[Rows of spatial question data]
>> BEGIN

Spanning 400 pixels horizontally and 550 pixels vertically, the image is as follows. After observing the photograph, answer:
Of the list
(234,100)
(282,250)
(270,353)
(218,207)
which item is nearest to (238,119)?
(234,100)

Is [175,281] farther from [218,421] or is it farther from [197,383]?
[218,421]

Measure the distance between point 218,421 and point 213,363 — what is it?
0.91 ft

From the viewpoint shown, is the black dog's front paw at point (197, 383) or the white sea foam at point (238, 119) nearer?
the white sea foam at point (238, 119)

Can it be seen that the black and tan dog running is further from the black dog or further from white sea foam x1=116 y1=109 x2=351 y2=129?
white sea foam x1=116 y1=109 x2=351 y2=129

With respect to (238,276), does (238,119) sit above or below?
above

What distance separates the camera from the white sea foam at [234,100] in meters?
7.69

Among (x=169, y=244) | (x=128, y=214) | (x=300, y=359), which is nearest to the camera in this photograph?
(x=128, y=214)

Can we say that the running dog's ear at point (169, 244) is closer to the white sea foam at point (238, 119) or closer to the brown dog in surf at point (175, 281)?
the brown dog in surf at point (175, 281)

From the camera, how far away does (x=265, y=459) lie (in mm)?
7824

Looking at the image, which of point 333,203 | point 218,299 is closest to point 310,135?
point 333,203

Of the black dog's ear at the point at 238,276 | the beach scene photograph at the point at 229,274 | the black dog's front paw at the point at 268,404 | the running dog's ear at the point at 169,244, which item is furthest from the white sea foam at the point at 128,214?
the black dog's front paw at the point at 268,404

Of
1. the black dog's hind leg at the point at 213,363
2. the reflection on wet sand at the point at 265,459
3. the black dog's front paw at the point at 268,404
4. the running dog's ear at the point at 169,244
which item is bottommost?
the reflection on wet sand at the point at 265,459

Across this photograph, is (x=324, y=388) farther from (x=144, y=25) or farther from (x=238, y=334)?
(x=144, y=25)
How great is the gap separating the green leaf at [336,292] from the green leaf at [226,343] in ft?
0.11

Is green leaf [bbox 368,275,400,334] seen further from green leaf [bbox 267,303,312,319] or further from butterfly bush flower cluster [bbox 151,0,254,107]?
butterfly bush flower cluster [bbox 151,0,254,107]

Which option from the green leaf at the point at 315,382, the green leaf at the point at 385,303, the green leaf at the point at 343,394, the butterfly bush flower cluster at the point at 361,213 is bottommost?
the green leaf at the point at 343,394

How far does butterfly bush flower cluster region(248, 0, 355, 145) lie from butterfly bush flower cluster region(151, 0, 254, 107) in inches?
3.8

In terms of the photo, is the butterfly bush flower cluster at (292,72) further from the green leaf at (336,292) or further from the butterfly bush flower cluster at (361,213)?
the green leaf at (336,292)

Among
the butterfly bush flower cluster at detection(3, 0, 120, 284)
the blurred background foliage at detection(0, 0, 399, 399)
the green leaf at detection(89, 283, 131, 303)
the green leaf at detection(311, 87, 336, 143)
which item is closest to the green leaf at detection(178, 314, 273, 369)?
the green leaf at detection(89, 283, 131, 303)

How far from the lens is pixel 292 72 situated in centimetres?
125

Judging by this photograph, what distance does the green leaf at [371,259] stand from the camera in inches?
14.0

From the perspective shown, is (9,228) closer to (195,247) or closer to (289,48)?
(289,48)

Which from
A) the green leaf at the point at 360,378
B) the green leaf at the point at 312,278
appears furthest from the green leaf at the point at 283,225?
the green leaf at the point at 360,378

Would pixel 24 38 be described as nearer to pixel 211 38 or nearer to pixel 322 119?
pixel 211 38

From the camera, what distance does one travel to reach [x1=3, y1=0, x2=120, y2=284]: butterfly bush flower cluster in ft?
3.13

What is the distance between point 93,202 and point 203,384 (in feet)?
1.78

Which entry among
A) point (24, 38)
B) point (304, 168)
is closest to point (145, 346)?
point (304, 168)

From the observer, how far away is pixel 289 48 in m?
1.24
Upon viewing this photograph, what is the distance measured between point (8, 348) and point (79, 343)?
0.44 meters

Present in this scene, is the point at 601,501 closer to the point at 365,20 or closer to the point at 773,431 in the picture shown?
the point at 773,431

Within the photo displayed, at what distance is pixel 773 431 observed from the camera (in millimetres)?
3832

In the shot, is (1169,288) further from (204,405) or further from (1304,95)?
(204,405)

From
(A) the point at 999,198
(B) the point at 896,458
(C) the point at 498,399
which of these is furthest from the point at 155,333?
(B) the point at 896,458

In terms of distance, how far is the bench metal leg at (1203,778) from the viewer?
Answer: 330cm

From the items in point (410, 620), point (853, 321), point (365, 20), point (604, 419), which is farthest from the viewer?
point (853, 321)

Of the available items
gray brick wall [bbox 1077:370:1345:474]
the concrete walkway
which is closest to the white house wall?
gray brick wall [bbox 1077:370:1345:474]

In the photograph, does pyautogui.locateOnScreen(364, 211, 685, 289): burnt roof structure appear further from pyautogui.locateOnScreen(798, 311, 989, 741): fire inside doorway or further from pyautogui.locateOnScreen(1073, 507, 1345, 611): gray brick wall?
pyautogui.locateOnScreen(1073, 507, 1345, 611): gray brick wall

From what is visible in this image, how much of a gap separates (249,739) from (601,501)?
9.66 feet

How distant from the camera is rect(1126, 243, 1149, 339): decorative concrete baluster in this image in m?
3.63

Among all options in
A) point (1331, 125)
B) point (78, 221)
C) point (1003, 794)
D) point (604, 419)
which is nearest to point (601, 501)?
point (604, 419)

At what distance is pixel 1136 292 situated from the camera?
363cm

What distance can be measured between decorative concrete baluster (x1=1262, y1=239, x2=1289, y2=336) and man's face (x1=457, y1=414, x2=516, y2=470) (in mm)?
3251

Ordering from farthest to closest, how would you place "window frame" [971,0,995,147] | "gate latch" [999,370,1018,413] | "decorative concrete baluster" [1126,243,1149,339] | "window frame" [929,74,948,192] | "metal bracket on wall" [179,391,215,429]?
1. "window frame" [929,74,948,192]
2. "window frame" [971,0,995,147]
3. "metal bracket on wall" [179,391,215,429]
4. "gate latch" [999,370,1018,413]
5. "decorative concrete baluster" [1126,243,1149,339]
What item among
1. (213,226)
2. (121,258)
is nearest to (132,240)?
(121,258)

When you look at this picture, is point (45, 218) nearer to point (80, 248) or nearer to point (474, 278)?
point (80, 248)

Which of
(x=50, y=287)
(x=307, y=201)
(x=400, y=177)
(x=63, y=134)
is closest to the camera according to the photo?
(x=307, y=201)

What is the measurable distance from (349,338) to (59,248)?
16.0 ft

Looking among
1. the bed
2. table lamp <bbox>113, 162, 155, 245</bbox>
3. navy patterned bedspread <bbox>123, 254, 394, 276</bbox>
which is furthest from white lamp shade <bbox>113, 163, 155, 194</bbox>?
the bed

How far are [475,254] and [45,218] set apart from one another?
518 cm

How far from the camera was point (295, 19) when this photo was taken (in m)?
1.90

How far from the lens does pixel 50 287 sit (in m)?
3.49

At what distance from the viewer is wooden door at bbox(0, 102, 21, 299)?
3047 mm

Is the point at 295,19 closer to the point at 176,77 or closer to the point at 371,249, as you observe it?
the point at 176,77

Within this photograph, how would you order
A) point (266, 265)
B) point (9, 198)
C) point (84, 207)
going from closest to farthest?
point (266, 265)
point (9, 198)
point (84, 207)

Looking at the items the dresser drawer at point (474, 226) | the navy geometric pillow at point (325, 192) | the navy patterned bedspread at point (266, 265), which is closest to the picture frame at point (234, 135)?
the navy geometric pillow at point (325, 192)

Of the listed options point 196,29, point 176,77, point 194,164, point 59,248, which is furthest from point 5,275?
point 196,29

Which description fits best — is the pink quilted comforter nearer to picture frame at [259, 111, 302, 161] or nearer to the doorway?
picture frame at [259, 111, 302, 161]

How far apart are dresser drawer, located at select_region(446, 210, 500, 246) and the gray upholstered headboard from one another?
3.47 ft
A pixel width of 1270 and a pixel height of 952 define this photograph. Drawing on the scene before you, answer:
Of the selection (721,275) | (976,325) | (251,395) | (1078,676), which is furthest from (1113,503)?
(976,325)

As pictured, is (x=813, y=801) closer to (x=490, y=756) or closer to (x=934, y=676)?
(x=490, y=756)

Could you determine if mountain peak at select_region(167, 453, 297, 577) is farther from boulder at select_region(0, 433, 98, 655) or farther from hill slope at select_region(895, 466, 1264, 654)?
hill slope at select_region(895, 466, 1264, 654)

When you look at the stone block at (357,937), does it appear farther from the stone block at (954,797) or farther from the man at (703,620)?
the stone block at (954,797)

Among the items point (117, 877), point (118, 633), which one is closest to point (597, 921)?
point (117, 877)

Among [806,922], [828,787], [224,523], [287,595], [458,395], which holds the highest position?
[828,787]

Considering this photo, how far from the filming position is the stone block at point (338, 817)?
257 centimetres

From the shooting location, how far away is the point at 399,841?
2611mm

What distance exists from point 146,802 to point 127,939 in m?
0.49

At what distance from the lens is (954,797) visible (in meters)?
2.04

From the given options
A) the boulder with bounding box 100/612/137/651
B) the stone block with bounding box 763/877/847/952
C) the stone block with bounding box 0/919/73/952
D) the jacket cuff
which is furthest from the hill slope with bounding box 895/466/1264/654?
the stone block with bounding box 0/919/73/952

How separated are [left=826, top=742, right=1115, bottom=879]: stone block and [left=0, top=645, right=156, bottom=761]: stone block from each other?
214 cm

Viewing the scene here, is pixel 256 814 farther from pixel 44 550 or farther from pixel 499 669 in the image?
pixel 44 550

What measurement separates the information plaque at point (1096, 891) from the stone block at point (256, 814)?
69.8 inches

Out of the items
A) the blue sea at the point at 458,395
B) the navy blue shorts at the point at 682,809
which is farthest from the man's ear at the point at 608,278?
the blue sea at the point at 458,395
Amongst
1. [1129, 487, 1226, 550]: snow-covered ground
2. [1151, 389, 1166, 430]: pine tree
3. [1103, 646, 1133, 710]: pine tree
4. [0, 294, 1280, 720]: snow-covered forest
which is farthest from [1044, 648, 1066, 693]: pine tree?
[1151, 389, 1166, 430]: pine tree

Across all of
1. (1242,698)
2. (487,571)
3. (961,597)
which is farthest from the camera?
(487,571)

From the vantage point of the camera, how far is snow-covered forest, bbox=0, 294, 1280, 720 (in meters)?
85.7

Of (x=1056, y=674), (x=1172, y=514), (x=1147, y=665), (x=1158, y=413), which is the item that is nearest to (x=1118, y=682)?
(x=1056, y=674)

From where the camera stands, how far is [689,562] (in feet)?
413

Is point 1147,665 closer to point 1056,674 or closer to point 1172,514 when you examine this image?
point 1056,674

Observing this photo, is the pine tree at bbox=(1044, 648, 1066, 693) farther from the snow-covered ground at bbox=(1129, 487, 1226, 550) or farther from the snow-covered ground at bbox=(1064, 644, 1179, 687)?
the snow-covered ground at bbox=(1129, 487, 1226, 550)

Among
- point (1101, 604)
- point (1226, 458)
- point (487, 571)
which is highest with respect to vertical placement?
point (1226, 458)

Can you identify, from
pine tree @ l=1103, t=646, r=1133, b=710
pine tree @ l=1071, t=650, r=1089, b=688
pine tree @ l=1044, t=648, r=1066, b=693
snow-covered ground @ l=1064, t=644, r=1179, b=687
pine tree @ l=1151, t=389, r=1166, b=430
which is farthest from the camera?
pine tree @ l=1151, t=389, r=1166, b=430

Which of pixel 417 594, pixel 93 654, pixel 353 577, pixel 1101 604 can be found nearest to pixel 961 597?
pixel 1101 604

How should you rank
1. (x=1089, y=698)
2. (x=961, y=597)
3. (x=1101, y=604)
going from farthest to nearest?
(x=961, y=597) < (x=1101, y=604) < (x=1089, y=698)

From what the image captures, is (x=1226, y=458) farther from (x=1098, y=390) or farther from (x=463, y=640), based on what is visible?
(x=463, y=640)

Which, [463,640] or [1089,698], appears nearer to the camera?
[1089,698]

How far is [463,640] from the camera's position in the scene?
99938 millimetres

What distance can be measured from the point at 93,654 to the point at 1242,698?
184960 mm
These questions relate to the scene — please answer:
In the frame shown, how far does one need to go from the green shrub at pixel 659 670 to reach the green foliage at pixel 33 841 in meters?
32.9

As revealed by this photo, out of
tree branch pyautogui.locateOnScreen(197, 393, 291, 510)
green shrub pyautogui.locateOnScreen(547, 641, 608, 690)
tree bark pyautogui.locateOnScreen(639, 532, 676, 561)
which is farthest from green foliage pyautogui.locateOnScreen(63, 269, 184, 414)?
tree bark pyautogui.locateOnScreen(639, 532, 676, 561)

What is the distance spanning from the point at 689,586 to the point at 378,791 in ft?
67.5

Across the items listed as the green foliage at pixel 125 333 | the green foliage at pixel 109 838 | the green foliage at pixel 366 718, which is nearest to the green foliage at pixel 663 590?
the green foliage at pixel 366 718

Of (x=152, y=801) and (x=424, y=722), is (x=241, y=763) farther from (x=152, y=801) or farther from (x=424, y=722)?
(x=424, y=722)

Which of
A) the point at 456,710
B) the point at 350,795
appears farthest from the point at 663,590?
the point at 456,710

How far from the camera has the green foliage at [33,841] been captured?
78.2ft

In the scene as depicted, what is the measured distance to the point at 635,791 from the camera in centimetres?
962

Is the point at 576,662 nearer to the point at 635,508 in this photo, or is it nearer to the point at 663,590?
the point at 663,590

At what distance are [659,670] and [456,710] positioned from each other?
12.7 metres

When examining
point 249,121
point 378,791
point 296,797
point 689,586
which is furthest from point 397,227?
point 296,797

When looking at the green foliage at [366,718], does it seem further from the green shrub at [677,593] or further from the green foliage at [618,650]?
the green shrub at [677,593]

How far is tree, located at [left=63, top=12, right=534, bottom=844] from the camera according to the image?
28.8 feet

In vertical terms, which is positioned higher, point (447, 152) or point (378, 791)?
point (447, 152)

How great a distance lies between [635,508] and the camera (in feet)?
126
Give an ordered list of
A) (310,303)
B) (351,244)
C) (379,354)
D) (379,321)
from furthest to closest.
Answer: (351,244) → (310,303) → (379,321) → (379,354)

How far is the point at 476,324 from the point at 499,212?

>> END

◆ **Written instruction**: Exactly reproduce the lines from the one containing "How far from the camera has" through the end of the records, and only those lines.

◆ **Correct answer**:
How far from the camera has the green foliage at [33,841] been captured?
78.2ft

In the scene as depicted, what is the measured distance to the point at 635,791 from the camera in centimetres?
962

Is the point at 576,662 nearer to the point at 635,508 in this photo, or is it nearer to the point at 663,590?
the point at 663,590

At what distance are [659,670] and [456,710] positioned from each other?
12.7 metres

When examining
point 249,121
point 378,791
point 296,797
point 689,586
which is furthest from point 397,227?
point 296,797

When looking at the green foliage at [366,718], does it seem further from the green shrub at [677,593] or further from the green foliage at [618,650]?
the green shrub at [677,593]

How far is tree, located at [left=63, top=12, right=534, bottom=844] from the camera according to the image?
28.8 feet

In vertical terms, which is positioned higher, point (447, 152) or point (378, 791)?
point (447, 152)

How great a distance lies between [635,508] and the camera (in feet)?
126
Give an ordered list of
A) (310,303)
B) (351,244)
C) (379,354)
D) (379,321)
from furthest to closest.
Answer: (351,244) → (310,303) → (379,321) → (379,354)

How far is the point at 476,324 from the point at 499,212?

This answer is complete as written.